Google’s fledgling Stadia service leverages the Chrome ecosystem to deliver streamed PC games on mobile devices, web browsers, and TVs. While not strictly required, the company even offers a dedicated Stadia controller that connects directly to the streaming servers over its own WiFi connection to reduce overall system latency. Of course, being a Google product, the controller has a tiny microphone that’s always listening in.
[Heikki Juva] didn’t like the privacy implications of this, but unfortunately, there appears to be no way to turn off this “feature” in software. He decided the most expedient solution would be to simply remove the microphone from the controller, but it turns out there was a problem. By researching previous teardowns, he found out that it’s nearly impossible to take the controller apart without damaging it.
So [Heikki] came up with a bold idea. Knowing roughly the position of the microphone, he would simply drill through the controller’s case to expose and ultimately remove the device. The operation was complicated by the fact that, from the teardown video he saw, he knew he’d also have to drill through the PCB to get to the microphone mounted to the opposite side. The only bright spot was that the microphone was on its own separate PCB, so physically destroying it probably wouldn’t take the whole controller out with it.
Now we don’t have to explain why drilling into a gadget powered by an internal lithium-ion battery is dangerous, and we’re not necessarily vouching for the technique [Heikki] used here. But when presented with a sealed unit like this, we admit there weren’t a lot of good options. The fact that the user should have to go to such ridiculous lengths to disable the microphone in a game controller is a perfect example of why we should try to avoid these adversarially designed devices, but that’s a discussion for another time.
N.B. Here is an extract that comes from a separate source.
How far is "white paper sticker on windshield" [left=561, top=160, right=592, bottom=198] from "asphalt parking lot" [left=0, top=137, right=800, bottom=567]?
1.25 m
In the end, with a steady and and increasingly larger bits, [Heikki] was able to put a 7 mm hole in the back of the Stadia controller that allowed him to extract the microphone in one piece. Removing the microphone seems to have had no adverse effect on the device as, surprisingly enough, it turns out that a game controller doesn’t actually need to listen to the player. Who knew?
As our devices get smarter, hidden microphones and cameras are unfortunately becoming more common. Thankfully a few manufacturers out there are taking the hint and including hardware kill switches for these intrusive features, but until that becomes the norm, hackers will have to come up with their own solutions.